Gross Fixed Capital Formation was down q-o-q 0.2%, of which equipment was stationary, transport equipment was down 3.4% and construction was up 0.3%.



However year on year machinery and equipment (ie investment and renewal) was down 0.9% following an annual 2.5% drop in the previous quarter. That's why all those business confidence readings are so important, since in many ways the bottom has all but fallen out of Italian investment in machinery and equipment over the last nine months, and to get this item moving again we are going to need to see a revival in confidence, something which is unlikely to appear over any immediate horizon.



Italian business confidence dropped to its lowest level in almost three years in June as slowing economic growth, rising energy costs and a stronger euro all weighed on orders. The Isae Institute's business confidence index dropped to 87.1 from a revised 89.4 in May. That is the lowest reading since July 2005.

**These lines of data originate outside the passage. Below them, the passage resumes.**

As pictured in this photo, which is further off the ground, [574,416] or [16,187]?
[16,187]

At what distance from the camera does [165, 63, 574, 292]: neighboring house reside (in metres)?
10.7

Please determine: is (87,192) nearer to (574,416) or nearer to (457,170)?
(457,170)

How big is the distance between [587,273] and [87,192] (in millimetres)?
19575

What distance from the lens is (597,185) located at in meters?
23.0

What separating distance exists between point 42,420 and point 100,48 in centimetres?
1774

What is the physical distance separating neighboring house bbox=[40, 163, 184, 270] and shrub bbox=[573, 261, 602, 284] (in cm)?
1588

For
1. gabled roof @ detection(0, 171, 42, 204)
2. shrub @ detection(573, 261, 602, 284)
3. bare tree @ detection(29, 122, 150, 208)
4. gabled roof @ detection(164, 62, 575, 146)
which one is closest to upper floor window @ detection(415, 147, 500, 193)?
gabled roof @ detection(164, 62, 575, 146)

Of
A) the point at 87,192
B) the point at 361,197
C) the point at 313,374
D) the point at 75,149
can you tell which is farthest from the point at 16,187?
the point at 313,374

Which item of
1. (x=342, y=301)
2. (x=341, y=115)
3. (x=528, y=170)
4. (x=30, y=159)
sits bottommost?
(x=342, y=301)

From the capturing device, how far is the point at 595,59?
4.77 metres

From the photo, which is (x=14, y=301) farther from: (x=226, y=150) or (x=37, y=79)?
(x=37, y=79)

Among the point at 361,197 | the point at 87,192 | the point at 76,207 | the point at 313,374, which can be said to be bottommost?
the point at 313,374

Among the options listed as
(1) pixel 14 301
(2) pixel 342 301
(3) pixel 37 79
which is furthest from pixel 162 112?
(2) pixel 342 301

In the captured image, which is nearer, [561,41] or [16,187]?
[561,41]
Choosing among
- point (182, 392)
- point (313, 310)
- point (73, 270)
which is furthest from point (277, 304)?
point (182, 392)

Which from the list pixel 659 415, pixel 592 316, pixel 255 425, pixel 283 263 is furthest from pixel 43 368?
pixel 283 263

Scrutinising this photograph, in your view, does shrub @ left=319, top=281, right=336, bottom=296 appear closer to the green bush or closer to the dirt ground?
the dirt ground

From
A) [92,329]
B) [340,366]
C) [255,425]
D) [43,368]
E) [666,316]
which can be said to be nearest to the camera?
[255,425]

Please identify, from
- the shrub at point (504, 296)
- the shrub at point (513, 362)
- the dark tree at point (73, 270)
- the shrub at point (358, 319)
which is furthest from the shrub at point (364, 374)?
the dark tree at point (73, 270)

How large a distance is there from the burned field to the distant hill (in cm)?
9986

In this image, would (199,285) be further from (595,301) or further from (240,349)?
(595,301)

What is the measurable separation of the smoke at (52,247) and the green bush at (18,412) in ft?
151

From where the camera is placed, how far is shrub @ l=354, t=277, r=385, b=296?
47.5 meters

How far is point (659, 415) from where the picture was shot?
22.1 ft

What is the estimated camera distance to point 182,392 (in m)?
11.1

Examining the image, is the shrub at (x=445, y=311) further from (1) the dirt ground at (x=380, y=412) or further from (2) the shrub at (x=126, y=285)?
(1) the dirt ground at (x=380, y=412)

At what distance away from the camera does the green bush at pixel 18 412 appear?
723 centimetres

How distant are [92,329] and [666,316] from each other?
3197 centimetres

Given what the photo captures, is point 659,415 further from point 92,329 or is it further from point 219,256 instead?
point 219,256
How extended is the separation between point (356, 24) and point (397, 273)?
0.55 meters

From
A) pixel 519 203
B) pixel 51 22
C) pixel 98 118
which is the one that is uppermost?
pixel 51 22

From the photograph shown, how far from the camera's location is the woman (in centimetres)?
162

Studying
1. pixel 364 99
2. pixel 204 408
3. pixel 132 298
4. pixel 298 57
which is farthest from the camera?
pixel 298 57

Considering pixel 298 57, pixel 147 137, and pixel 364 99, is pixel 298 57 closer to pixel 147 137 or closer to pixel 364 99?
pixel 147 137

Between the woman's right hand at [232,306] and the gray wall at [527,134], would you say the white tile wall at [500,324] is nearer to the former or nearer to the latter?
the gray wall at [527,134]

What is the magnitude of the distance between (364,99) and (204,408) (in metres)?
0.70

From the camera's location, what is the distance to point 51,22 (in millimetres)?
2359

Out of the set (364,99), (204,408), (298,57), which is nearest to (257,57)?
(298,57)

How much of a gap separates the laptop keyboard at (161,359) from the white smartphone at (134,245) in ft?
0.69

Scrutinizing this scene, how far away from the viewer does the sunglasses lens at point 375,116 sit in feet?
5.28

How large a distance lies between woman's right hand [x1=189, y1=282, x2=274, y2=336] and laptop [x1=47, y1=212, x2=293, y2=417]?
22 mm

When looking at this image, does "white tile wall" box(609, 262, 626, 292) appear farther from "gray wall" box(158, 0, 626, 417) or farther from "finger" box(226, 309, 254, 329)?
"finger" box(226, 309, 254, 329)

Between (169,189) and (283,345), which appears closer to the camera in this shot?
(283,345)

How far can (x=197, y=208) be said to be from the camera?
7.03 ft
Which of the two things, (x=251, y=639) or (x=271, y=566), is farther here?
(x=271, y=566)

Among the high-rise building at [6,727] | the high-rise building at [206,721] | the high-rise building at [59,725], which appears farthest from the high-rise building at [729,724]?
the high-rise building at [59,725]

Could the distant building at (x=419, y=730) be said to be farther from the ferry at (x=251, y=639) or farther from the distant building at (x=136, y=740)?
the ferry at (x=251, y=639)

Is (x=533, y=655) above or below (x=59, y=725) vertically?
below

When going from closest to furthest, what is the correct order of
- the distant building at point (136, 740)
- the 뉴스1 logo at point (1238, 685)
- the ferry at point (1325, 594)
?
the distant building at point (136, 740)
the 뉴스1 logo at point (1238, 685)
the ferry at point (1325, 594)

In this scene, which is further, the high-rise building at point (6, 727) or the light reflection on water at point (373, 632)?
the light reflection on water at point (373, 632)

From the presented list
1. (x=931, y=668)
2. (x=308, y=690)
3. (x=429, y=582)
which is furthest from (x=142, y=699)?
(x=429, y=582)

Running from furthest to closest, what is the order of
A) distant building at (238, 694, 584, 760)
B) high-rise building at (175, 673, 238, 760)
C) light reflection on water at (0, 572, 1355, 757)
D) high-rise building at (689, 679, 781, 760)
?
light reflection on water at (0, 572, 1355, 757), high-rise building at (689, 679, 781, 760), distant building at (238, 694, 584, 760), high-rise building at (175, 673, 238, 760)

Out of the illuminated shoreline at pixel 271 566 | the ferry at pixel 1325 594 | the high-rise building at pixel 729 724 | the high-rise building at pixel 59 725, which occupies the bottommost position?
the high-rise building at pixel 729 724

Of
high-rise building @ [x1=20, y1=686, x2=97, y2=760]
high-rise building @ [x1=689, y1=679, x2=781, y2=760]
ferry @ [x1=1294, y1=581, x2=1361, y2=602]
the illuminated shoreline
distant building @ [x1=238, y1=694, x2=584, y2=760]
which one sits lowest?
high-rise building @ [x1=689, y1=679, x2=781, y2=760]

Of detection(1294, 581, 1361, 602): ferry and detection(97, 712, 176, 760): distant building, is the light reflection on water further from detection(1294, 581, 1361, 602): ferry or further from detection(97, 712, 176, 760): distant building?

So basically the Italian economy got what little growth it had in Q1 2008 from a rise in government spending and transfers and an improvement in the international trading position (better exports and imports down). Maintaining the former is inconsistent with the objective of reducing the fiscal deficit, and the latter will be hard to sustain in we are now entering a collective Eurozone slowdown. Investment is unlikely to pick up substantially until the mood and outlook change and consumer consumption is not going to change greatly in coming months, in particular with rising unemployment, and increasing costs of food and energy. So basically be prepared for a number of quarters which look, at best, pretty much like the two we have just been through.


Update

I'm preparing a piece for RGE Europe EconMonitor for Monday, and I'm making some charts, so I thought a couple of them might be useful to accompany this post.

Here's the long term GDP growth chart.





The big question facing structural macro economic theory is, I think, to explain why the long term private consumption chart for Italy looks the way it does. The 1993 collapse isn't the problem. The question is why does it appear to go in waves, which each wave cycle running at a lower level. This is what I would agrue to be the population ageing factor. You know, the one that virtually everyone else suggests doesn't exist. But if this isn't about population ageing and life cycle dynamics then I find it hard to understand why we should be seeing such similar phenomenon from this point of view in the leading "agers": Germany, Italy and Japan.